Владимир Анатольевич Андреев был тогда заведующим аналитическим отделом. Он рекомендовал шефу Виктору Ильичу Яроцкому взять Дубровского в ночную смену переводом из газеты «Известия».
Ничего не подозревая, беглец зашел в кабинет Андреева, сел, не снимая плаща, за его стол у телефона. Юрий Александрович внезапно закрыл толстенную звуконепроницаемую дверь снаружи на ключ. А мне велел бежать на улицу и следить за тем, чтобы бывший корреспондент «Известий» не выпрыгнул с четвертого этажа.
Я бросился вниз, не успев накинуть на себя куртку. Была зябкая осенняя ночь. Дубровский, распахнув широкое окно, стоял на подоконнике. Слишком высоко, подумал я, вокруг меня расстилался сплошной асфальт. Мне показалось, что на его лице расцвела инфернальная улыбка. Но, постояв немного, он как бы потух и поднял руки вверх, повернулся спиной и нехотя слез на пол…
Около половины одиннадцатого утра мы пили с ним пиво из бочки неподалеку от храма Василия Блаженного. Тогда там, на противоположной от Красной площади стороне, располагались торговые ряды, магазинчики, забегаловки, букинистическая лавка и даже поликлиника, славившаяся гомеопатическим лечением.

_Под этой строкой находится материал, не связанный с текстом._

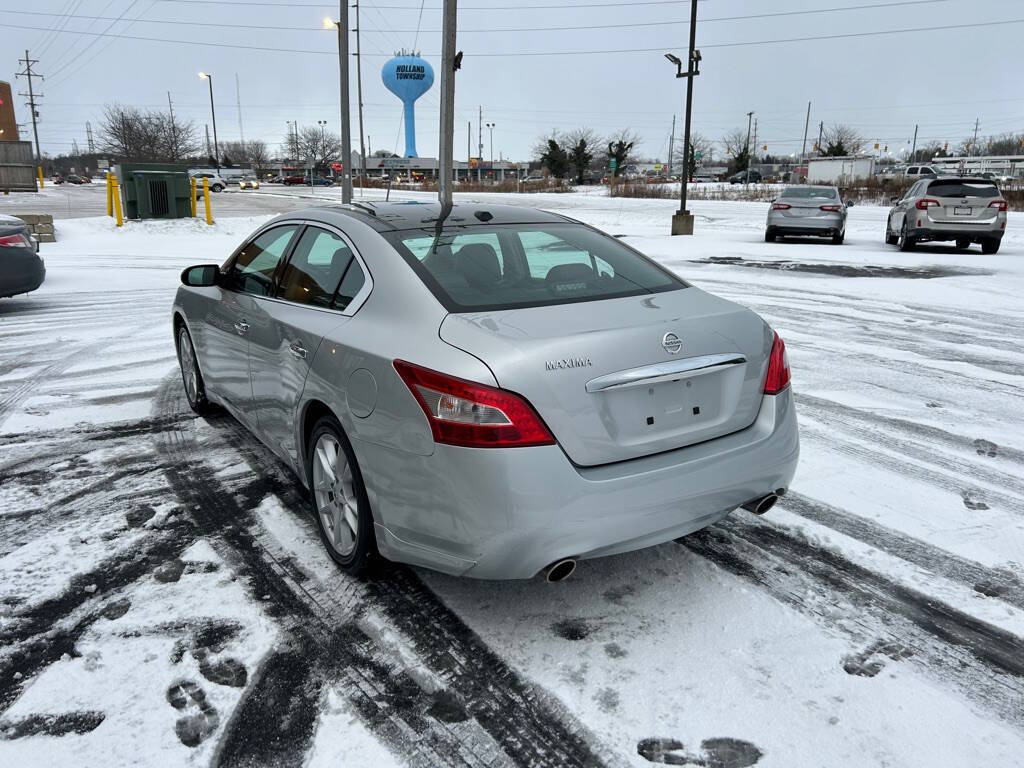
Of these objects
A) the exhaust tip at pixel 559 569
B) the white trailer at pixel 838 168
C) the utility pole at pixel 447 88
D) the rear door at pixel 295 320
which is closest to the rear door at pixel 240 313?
the rear door at pixel 295 320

Дубровский в подробностях пересказывал мне приснившийся ему в операторской кабине сюжет и объяснял, какой эпизод что означает, согласно самиздатовскому справочнику Густава Миллера. Я из его слов лишь запомнил, что усердно редактируемая во сне рукопись сулит наяву ее скорую публикацию.
Приблизительно лет через двадцать я увидел нечто подобное в ярком сновидении, и через пару месяцев мою первую повесть напечатали в журнале «Юность» в шестом номере за 1994 год.
Дубровский (имя его не могу вспомнить) умер в начале зимы от тяжелой формы алкоголизма.